Além de ser uma categoria clínica, o diagnóstico funciona como uma engrenagem biopolítica. Ele configura corpos e condutas às exigências da escola, do trabalho, da família. A criança dispersa precisa ser ajustada na dinâmica da sala de aula. O adulto exausto precisa de um laudo para justificar sua improdutividade. A indústria farmacêutica transforma diagnósticos em mercados, cada nova categoria abre portas para novas prescrições e lucros.
Há algo confortável em dizer: “sou assim porque tenho TDAH”, serve como uma forma de autoaceitação e uma proteção contra o julgamento moral e social. Mas será que também não é uma forma de naturalizar a própria condição, inscrevendo o diagnóstico como característica estruturante da personalidade? Será que, ao encarar o diagnóstico como uma identidade não perdemos a chance de outras maneiras de existir e pensar a nós mesmos?
A questão não é somente o diagnóstico, mas a forma como nos relacionamos com ele, quando internalizamos uma narrativa como a única possível, impossibilitando outras maneiras de conceber nossas peculiaridades, características singulares e dinâmicas emocionais. O desafio talvez seja utilizá-lo de outra maneira. Como uma ferramenta, não como identidade. Como metáfora, não uma sentença. Como uma leitura, entre tantas outras possíveis.
Podemos, inclusive, deslocar a questão. Em vez de “o que sou?”, perguntar "como me percebo?", "como tenho me sentido quando ...?", "como gostaria de me perceber?", ou, “o que posso fazer disso?”. O diagnóstico pode nos auxiliar a entender algumas características sobre nós mesmos, mas não deve nos determinar. Pode ajudar a compreender questões que atravessamos, sentimentos e dificuldades, mas não ditar o que somos e quais são os nossos limites.
Não se trata simplesmente de aceitar ou rejeitar os diagnósticos, mas perguntar: O que eles fazem conosco? Como dizem o que somos ou o que podemos ser? De que maneira configuram a percepção que temos sobre nós mesmos? O que fazemos com eles? Podemos tomá-los como ferramentas, sem que determinem nossa identidade? Podemos usá-los para ampliar modos de vida, e não para reduzir? Quando eles nos potencializam e ampliam, e quando nos bloqueiam e reduzem?
O risco maior não é ser diagnosticado, mas ser capturado por um nome que pretende dizer o que somos. Talvez, um gesto filosófico de resistência seja este: reconhecer que somos mais complexos, amplos e múltiplos do que qualquer nomeação que nos é dada. Que estamos sempre para além das categorias clínicas, das descrições diagnósticas e dos rótulos, pois a vida excede os nomes que atribuímos a ela.

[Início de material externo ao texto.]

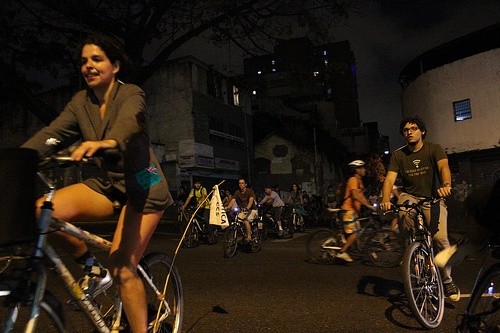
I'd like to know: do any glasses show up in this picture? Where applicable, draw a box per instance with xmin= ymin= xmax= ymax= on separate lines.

A crítica não é apenas à psiquiatria, mas à nossa tentação de nos fixarmos em identidades prontas, seguras e estáveis. É sedutor dizer “eu sou X” ou “eu sou Y”. Mas a vida sempre nos torna distinto e complexo. Encarar a existência como processo, movimento e transformação constante, talvez seja mais interessante. Questionar os diagnóstico pode ser um ponto de partida para pensarmos o quanto a existência não cabe em categorias, onde a singularidade sempre escapa, transborda e se transmuta.
Pensando no horizonte político da saúde mental, o neoliberalismo se apropria dos diagnósticos psiquiátricos. Não apenas classifica indivíduos, mas funciona como dispositivo de gestão de pessoas, organizando quem deve ser incluído ou excluído, o produtivo ou improdutivo. Ao mesmo tempo, alimenta mercados da medicalização em larga escala, terapias breves e performáticas, coaches e métodos de autogerenciamento.
Enfim, o diagnóstico não é apenas um recurso clínico, mas uma engrenagem política e econômica de captura subjetiva. Resistir talvez não seja rejeitar nem se fundir ao diagnóstico, mas dançar em suas bordas, lembrando que a vida sempre escapa aquilo que a nomeia.